Participamos dos antigos blocos, afoxés e escolas de samba dos carnavais de rua. No Beco,
pulsa a cultura afroconquistense dos músicos percussionistas que originaram o Abadaba, o
Grupo de Bate-lata Marujada Mirim, o Samba de Roda Negras do Beco. Neste ano, nosso
grande passo é a Biblioteca Comunitária Kilombeco, com sede inicial no próprio barracão do
Terreiro de Xangô, com o objetivo de ser um espaço de incentivo à leitura e ao
empoderamento de nossas crianças, adolescentes e jovens. Participamos de editais, formamos
parcerias, construímos redes.
Receber a primeira prefeita mulher desta cidade, e sua equipe, é sabermos que, nós,
mulheres, somos as que administramos a vida. Na periferia desta cidade, cuidar da vida do
nosso povo é o centro da nossa vida. Atravessamos décadas de processos de vulnerabilização a
que está submetida a população negra deste país. Durante a pandemia da Covid-19, ficamos
por nossa própria sorte, com as panelas vazias, com as nossas crianças sem condições de
acompanhar as aulas remotas, sem material escolar, sem merenda, sem máscaras, sem cestas
básicas. A morte teima em rondar com políticas públicas que, ao reforçar um modelo
colonizador da ação “para”, ao invés, da ação política “com”, menos geram perspectivas, e
mais reproduzem os ecos dos impactos das balas do braço armado do Estado a abreviar a vida
dos jovens das Pedrinhas e das periferias do Brasil. Convivemos com uma realidade da
necropolítica e da morte, mas resistimos reinventando a vida.

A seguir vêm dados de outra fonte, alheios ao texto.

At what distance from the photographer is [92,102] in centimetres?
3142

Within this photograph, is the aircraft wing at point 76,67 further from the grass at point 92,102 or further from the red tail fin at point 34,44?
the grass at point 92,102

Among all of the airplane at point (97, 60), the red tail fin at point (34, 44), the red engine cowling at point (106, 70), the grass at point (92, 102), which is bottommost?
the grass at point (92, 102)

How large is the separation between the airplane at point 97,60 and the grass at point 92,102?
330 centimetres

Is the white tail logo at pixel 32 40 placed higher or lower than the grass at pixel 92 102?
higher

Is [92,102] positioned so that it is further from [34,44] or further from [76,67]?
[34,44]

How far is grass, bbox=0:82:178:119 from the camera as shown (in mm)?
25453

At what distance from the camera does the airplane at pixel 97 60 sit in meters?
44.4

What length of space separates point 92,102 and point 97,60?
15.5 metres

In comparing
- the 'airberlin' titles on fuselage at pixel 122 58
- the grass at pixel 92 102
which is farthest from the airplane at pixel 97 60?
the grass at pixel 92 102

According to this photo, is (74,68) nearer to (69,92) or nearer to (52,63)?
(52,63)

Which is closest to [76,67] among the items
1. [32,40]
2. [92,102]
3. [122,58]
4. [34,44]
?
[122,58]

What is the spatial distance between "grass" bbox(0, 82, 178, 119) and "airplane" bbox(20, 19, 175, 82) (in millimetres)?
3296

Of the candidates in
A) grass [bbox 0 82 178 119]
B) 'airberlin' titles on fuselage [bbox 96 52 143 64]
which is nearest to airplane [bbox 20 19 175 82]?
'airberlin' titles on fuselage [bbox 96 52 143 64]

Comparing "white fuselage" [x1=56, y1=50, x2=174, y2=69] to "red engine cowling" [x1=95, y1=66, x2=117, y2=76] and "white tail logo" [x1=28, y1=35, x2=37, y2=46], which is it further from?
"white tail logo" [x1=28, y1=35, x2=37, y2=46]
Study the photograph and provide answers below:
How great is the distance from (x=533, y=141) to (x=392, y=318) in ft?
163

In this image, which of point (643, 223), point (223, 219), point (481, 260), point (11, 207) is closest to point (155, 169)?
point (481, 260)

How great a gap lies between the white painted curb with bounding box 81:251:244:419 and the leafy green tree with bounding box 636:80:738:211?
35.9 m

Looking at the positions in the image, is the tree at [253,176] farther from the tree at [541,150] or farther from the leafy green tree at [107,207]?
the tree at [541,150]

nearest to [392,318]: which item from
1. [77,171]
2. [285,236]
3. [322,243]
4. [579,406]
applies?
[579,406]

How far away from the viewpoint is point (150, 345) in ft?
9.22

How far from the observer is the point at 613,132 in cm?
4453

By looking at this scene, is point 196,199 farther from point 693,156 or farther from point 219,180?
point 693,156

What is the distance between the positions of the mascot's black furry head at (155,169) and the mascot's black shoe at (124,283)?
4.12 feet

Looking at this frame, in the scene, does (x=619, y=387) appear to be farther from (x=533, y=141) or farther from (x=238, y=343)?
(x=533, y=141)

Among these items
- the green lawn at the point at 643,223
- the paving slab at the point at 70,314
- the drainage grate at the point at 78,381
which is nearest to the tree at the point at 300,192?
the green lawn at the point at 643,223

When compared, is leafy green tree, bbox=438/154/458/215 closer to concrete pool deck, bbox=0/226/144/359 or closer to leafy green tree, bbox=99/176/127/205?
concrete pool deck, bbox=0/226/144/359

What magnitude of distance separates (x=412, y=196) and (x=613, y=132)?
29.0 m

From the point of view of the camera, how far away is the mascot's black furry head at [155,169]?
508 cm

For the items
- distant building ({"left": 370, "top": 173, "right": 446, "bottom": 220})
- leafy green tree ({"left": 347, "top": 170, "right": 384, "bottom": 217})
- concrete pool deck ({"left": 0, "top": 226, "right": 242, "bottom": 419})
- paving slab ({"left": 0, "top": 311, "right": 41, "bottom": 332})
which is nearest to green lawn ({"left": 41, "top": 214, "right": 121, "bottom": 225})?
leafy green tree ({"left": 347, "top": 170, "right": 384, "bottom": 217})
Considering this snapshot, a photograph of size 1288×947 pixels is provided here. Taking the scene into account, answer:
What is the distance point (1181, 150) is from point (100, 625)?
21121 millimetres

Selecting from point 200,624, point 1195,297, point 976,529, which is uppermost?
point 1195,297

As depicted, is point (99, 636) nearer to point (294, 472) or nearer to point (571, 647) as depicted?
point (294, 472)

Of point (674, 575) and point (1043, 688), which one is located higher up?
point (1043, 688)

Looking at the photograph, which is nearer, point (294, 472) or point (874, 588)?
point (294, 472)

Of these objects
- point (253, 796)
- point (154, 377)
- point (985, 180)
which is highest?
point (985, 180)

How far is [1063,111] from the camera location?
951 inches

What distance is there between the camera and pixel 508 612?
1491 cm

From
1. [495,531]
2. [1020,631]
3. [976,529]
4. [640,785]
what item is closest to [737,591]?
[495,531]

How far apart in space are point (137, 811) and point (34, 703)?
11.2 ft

Por isso, através deste documento, representamos as principais demandas que temos
acumuladas há décadas, e solicitamos da Prefeitura Municipal de Vitória da Conquista, através
de Vossa Senhoria, das respectivas secretarias municipais e das coordenações municipais de
políticas públicas, o compromisso de buscar atendê-las, sempre em diálogo direto com a
comunidade.
Solicitamos que nossas crianças sejam amparadas com transporte escolar no percurso para a
escola provisória que substitui a Escola Municipal Antônia Cavalcante, há mais de um ano
destruída. Dezenas de crianças das Pedrinhas estão sem estudar, por conta dos perigos e da
distância do percursos aumentado com a escola provisória, depois da Praça Gerson Sales.
Solicitamos apoio para a viabilidade de projetos de geração de renda para as nossas jovens e
mulheres.
Por fim, esperamos novas visitas da senhora prefeita e de suas coordenações e equipes
técnicas municipais. Estamos de braços abertos para construirmos cada passo desse processo
de fortalecimento e emancipação comunitária.